**TO DO**: In your copy, repeat the records exactly and leave out the pictures.

**RECORDS FOR THE EXERCISE**:
________________

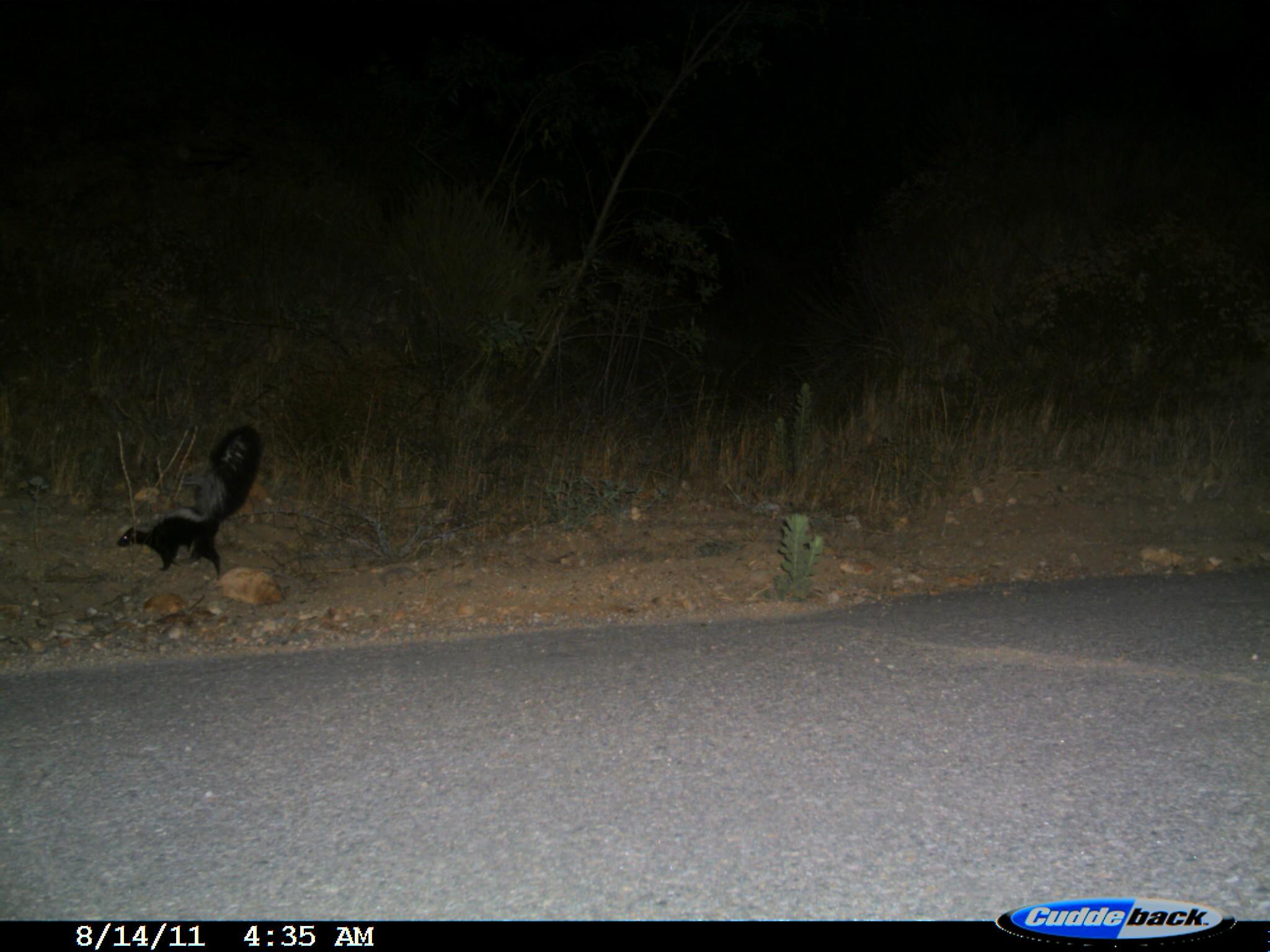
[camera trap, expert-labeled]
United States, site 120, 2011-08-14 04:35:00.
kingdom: Animalia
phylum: Chordata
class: Mammalia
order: Carnivora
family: Mephitidae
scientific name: Mephitidae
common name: skunk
Skunk (Mephitidae).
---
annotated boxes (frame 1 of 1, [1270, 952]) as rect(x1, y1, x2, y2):
skunk: rect(100, 422, 279, 585)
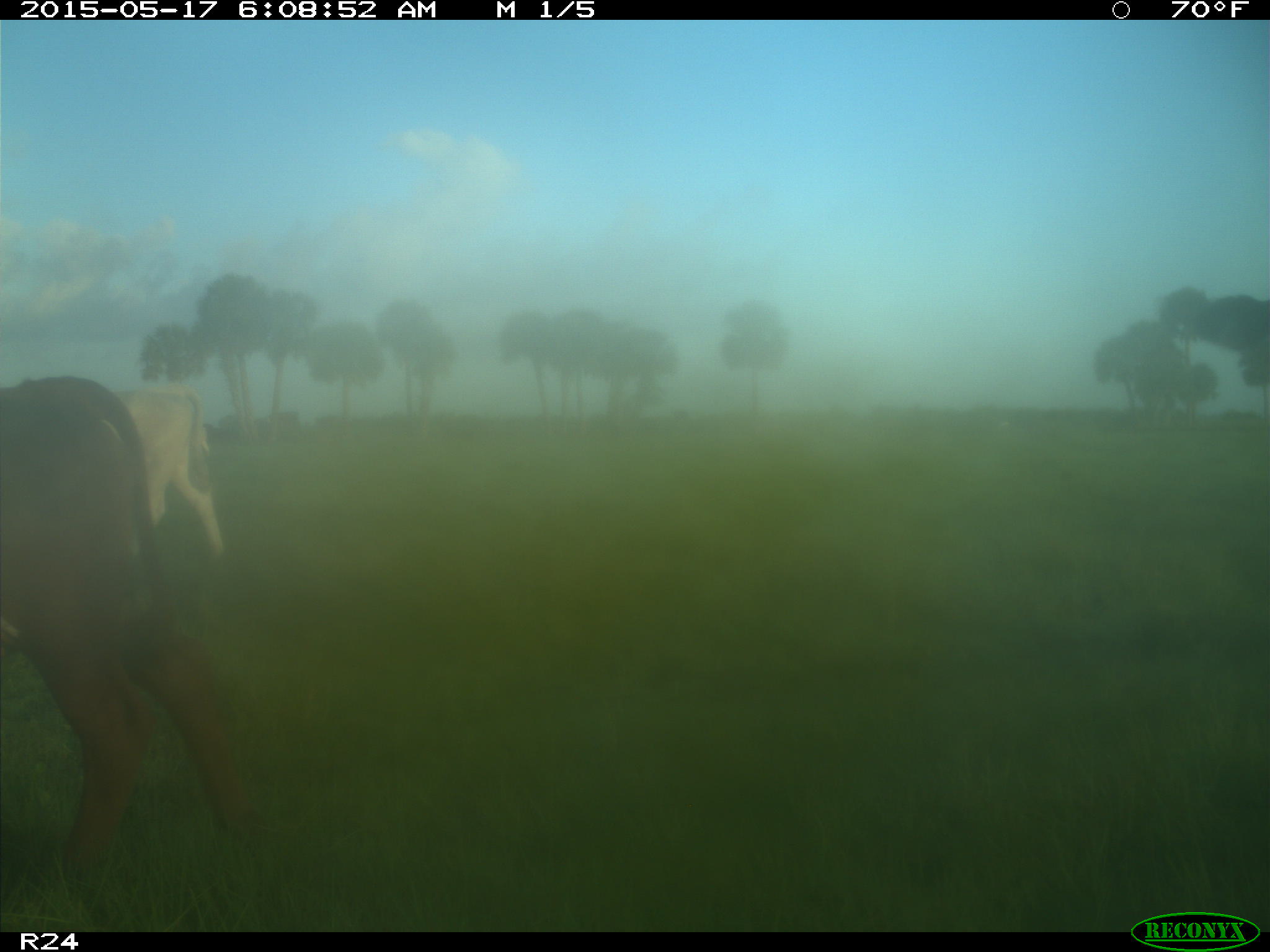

________________

**EXERCISE RESULT**:
[camera trap, expert-labeled]
United States, site 120, 2011-08-14 04:35:00.
kingdom: Animalia
phylum: Chordata
class: Mammalia
order: Carnivora
family: Mephitidae
scientific name: Mephitidae
common name: skunk
Skunk (Mephitidae).
---
annotated boxes (frame 1 of 1, [1270, 952]) as rect(x1, y1, x2, y2):
skunk: rect(100, 422, 279, 585)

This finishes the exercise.